While not implausible – needless to say, the industry today looks dramatically different than it did in 2016 – these and similar Music in the Air predictions raised questions about the analysis’ methodology, conclusions, inflation adjustments, and objectivity.
Digital Music News then explored the subjects (and highlighted Goldman’s related industry interests), detailing, among other things, the possible revenue byproducts of streaming subscription growth within developing markets as well as the inherent unknowns associated with the emergence of unprecedented platforms and technologies.
Bearing in mind the ideas, Goldman in the 2023 iteration of Music in the Air slightly reduced its 2030 industry revenue forecast to $151.4 billion – also lowering its 2023 prediction, this time from $94.9 billion to $92 billion, per Music Ally.
More carefully shared with the media than the 2022 report, Music in the Air 2023 likewise addresses an anticipated reduction in recorded revenue for the year ($28.2 billion, down from an initially expected $30 billion) and live revenue ($28.1 billion, down from $29.1 billion), with a relatively modest publishing uptick of $1 billion to $8.8 billion, according to the mentioned outlet’s summary.
“The music industry is on the cusp of another major structural change given the persistent under-monetisation of music content, outdated streaming royalty payout structures and the deployment of Generative AI,” reads one section of the report, describing as “key” to capitalizing upon this structural change “a more coordinated and collaborative response from the main stakeholders.”
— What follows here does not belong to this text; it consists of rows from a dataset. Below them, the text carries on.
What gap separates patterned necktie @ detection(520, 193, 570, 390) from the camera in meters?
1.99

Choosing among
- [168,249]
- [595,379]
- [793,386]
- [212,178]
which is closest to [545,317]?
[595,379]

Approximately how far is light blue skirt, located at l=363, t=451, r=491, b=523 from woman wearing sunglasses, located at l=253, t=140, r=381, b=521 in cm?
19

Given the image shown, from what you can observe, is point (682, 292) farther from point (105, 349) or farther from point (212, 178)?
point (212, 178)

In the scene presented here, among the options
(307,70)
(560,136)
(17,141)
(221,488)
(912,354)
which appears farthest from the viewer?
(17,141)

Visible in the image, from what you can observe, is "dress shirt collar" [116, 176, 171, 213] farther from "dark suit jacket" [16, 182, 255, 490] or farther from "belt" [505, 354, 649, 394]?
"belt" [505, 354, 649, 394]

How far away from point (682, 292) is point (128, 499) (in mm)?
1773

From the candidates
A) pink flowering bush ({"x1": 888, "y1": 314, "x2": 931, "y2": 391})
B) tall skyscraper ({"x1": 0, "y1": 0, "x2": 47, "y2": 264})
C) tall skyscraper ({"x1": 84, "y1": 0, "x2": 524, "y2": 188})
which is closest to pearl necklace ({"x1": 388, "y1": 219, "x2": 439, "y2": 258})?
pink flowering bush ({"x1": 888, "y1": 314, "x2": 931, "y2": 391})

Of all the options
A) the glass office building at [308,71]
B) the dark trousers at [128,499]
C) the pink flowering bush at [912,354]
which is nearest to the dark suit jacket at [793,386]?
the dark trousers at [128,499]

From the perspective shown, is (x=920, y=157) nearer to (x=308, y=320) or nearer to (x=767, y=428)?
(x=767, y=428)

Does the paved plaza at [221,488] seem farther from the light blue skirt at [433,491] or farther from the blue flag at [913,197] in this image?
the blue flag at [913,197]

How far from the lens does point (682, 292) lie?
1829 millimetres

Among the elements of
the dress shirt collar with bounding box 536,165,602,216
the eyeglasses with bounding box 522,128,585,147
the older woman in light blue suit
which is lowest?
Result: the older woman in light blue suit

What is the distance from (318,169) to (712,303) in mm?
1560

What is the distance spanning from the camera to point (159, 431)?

Elsewhere in the document, Goldman appeared to echo the sentiments of the Big Three regarding the quality of content on streaming platforms and the perceived need for compensation reform, besides emphasizing the perceived potential of superfans to drive additional revenue.
Lastly, Music Ally also indicated that Goldman had in the report attributed six percent of recorded music’s 2022 revenue to “emerging platforms” such as Facebook (approximately $361 million), Peloton ($267 million), TikTok ($220 million), and YouTube Shorts ($126 million).
These figures derived from expanded calculations of the disclosed data – or six percent of $26.2 billion in 2022 recorded income, about $1.57 billion, and the percentage share assigned by Goldman to each of the mentioned “emerging platforms.” Perhaps the most notable of the stats is that attached to YouTube Shorts; YouTube execs previously placed the video-sharing platform’s total annual music industry payments at $6 billion.